Renal replacement therapies, especially hemodialysis (HD) in end-stage kidney disease, avoid an inevitable death caused by the disease. However, in elderly patients with multiple comorbidities, this therapy could derive a comparable survival than conservative management. Considering that hemodialysis represents a high cost for the health system, it is worth analyzing the effects of hemodialysis on survival.
The aim of the study was to analyze the survival and mortality of all national health security system’s patients (FONASA) admitted to hemodialysis in Chile from 2013 to 2019.
There were evaluated the influence of age when starting HD, sex, presence of hypertension, presence of diabetes mellitus (DM), the region of residence, and year of admission on mortality.
A total of 24,113 patients aged 61 ± 15 years (45% women) were analyzed.
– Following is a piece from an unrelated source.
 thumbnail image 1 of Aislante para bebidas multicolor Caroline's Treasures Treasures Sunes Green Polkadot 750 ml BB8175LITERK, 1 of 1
Forty five percent of patients were aged > 65 years. After 5 years of follow-up, the median survival in this age group was 36.1 months. Among patients who started hemodialysis at age > 85 years, the median survival was 14.8 months. Diabetic patients had a median survival of 52.3 months. Advanced age and DM were associated with higher annual mortality. Also, the region of residence and year of admission were associated with higher mortality at 3 and 12 months.
Conclusions: The survival of patients on hemodialysis is dependent on age and the presence of comorbidities, among other factors. We performed an analysis to determine if starting hemodialysis in older patients with comorbidities has a real benefit over conservative management in terms of survival.